Fêtes. Les Zhuang ont certaines fêtes qui leur sont propres : la fête du Diable, la fête de l'Âme du bétail et la fête de la Bombance. La première, qui se célèbre habituellement en août du calendrier grégorien, est la fête la plus importante après la fête du Printemps. Ce jour-là, chaque famille prépare du poulet, du canard et du riz glutineux à cinq couleurs pour les offrir en sacrifice aux ancêtres et aux esprits. La deuxième fête suit le labour du printemps. À cette occasion, chaque famille apporte un panier de riz glutineux à cinq couleurs et de l'herbe fraîche dans l'enclos du bétail. Après un bref rite sacrificiel, elle donne l'herbe à manger au bétail et la moitié du riz. On croit que le bétail a perdu son âme durant la période du labour parce qu'il s'est fait fouetter, et que ce rite la fera revenir. La fête de la Bombance est célébrée seulement par les Zhuang qui demeurent près de la frontière du Vietnam. Selon une légende, des soldats zhuang qui avaient repoussé les envahisseurs français à la fin du XIXe siècle seraient revenus trop tard et auraient manqué la fête du Printemps. Pour les honorer et célébrer leur victoire, leurs voisins auraient préparé une fête somptueuse à leur intention.

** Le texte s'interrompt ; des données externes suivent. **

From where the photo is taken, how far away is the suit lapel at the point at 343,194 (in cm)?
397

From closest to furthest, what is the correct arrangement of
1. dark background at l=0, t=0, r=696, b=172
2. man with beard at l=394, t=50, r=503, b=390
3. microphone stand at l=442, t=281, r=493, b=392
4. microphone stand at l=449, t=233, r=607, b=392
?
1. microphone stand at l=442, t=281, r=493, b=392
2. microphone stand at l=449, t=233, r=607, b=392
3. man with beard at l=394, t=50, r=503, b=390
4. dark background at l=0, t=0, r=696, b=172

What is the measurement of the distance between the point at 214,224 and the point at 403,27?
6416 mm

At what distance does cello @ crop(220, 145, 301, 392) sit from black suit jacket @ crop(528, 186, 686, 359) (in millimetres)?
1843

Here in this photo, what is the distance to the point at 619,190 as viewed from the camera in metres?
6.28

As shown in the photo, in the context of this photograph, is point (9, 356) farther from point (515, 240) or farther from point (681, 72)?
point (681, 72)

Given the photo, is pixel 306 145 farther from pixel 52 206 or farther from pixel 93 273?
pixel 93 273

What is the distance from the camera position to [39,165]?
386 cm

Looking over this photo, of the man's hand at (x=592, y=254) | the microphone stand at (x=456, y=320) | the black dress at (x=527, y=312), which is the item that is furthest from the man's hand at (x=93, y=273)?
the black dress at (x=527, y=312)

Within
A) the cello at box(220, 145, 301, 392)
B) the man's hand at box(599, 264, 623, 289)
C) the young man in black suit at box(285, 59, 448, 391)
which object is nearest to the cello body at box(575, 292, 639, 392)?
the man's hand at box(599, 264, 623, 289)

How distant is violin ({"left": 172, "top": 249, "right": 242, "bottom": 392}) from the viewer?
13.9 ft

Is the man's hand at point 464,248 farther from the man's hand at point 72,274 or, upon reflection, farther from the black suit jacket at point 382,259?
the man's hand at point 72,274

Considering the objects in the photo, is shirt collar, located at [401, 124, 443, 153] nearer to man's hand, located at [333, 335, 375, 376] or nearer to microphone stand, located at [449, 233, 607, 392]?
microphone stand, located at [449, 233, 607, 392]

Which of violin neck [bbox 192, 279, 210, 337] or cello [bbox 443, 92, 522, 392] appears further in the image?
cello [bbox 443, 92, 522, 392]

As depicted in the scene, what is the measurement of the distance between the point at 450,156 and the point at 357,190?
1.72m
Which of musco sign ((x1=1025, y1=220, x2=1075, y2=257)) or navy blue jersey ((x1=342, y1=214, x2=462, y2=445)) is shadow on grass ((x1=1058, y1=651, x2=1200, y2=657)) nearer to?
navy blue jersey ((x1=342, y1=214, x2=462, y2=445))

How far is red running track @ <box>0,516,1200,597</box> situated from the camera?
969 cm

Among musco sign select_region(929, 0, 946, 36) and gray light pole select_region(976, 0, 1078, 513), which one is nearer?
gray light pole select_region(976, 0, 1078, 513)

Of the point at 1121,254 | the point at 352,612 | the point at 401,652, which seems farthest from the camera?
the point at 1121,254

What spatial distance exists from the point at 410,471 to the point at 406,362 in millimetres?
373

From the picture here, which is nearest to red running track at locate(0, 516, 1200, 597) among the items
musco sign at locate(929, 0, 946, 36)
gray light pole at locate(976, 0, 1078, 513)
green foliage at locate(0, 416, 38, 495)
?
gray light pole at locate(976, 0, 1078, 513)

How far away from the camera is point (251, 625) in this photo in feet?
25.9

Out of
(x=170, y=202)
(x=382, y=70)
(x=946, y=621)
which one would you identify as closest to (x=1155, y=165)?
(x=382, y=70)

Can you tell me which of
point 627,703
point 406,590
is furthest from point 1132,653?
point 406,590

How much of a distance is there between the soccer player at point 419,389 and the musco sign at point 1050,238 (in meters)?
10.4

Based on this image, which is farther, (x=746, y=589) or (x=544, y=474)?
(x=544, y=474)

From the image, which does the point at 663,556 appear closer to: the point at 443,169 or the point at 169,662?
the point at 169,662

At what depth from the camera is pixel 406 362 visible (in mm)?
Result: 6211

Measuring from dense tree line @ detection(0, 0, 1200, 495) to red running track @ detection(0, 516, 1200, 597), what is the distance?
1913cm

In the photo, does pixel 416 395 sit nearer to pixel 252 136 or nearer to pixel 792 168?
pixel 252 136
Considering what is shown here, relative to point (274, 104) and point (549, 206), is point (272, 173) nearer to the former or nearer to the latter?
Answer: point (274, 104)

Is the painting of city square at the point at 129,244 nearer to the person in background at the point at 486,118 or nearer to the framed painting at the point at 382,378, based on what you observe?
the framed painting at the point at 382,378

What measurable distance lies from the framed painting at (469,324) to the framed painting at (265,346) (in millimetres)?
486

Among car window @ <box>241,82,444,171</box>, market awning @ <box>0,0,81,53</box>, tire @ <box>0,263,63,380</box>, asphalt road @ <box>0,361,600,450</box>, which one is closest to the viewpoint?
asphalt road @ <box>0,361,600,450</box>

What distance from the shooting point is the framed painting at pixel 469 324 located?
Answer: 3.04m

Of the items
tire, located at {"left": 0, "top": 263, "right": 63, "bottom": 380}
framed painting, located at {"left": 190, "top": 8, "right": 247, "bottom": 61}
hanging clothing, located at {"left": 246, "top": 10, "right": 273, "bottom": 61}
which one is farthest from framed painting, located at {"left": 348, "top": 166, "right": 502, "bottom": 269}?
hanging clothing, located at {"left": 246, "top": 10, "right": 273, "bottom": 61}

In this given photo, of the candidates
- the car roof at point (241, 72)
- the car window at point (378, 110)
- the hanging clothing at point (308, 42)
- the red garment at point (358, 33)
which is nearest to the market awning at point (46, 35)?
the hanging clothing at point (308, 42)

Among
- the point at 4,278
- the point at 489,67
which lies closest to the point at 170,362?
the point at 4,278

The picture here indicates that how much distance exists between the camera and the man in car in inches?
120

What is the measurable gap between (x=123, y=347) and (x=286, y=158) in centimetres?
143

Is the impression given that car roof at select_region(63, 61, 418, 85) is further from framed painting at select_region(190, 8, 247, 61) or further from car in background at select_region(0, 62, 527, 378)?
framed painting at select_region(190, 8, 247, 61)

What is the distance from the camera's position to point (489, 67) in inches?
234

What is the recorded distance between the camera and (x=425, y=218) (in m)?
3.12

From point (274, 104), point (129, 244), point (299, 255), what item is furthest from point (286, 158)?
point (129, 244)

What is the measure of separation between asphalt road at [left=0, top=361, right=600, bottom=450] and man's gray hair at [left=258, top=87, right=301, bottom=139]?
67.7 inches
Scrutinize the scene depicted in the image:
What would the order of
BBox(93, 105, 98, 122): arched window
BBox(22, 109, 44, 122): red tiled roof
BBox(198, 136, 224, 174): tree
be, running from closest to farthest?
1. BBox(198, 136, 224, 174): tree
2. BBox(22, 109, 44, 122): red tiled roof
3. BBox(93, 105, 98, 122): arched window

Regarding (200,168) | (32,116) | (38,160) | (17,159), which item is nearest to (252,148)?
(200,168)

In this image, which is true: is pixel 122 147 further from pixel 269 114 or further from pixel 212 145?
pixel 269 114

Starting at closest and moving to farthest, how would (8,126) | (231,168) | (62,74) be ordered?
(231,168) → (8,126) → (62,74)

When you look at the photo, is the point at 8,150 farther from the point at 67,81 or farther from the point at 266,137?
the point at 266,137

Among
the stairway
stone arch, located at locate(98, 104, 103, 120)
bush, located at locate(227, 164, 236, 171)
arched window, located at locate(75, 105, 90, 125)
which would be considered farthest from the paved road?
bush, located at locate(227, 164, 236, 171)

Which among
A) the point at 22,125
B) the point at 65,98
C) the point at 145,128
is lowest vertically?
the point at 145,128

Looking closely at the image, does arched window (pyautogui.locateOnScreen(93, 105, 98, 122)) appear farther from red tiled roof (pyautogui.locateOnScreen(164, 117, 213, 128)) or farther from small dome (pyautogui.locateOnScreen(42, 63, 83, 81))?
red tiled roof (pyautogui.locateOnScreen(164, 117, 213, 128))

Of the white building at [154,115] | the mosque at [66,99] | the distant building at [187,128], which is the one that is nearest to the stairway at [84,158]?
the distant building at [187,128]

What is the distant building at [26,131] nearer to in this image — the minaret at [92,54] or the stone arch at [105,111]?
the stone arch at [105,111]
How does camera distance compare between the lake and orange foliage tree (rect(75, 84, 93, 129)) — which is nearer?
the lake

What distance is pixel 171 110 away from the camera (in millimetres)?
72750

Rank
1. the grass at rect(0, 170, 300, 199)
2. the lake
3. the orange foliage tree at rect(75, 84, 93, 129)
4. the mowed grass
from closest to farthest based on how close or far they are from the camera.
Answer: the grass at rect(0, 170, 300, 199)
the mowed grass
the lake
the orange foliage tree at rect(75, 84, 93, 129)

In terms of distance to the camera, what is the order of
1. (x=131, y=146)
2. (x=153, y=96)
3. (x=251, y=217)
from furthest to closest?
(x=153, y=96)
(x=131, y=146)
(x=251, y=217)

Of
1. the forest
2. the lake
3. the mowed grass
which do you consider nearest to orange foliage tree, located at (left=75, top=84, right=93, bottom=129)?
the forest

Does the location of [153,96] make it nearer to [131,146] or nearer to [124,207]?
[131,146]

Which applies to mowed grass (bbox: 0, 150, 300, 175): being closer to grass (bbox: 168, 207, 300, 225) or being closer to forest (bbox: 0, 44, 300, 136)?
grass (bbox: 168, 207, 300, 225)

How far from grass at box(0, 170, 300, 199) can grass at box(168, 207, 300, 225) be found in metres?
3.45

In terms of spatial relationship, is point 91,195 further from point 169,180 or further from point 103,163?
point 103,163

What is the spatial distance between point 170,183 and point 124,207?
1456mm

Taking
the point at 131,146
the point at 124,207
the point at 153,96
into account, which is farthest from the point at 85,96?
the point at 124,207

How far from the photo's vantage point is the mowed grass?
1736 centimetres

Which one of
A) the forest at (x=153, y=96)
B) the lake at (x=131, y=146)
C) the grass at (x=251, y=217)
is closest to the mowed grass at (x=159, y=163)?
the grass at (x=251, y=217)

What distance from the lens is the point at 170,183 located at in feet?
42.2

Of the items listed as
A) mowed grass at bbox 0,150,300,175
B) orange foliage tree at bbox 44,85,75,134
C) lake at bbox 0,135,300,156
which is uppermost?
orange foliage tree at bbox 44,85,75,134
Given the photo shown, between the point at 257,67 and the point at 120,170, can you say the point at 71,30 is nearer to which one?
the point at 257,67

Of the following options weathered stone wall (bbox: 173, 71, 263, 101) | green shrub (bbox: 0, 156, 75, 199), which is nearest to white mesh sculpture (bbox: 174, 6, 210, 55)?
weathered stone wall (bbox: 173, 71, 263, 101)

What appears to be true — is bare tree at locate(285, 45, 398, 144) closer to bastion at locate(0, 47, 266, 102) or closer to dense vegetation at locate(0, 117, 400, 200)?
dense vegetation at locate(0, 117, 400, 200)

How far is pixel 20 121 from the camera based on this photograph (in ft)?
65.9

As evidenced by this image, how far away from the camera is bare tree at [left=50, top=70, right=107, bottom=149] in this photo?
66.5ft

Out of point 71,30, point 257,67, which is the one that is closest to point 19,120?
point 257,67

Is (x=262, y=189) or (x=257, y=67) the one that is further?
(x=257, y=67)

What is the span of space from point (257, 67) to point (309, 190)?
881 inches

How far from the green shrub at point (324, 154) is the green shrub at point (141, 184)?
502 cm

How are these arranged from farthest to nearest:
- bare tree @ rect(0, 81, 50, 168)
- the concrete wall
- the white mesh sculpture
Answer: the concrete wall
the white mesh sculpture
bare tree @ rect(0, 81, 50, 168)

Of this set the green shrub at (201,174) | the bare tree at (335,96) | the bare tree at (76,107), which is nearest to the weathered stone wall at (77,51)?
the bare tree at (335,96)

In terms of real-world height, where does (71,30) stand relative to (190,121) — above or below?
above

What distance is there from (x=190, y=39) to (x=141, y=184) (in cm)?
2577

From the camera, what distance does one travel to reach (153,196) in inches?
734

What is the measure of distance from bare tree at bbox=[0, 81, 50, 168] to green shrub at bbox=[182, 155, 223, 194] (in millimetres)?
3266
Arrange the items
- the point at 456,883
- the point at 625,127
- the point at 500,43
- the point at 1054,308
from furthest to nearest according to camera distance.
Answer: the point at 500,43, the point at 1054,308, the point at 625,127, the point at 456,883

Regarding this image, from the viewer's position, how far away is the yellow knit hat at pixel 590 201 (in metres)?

Religion. Les Zhuang sont polythéistes et vénèrent, entre autres, les rochers géants, les vieux arbres, les hautes montagnes, le sol, les dragons, les serpents, les oiseaux et les ancêtres. Le taoïsme a aussi exercé une grande influence sur eux depuis la dynastie des Tang. Des missionnaires étrangers sont aussi venus dans la région à la fin du XIXe siècle et au début du XXe siècle, mais leur influence a été limitée aux villes et aux plus gros villages.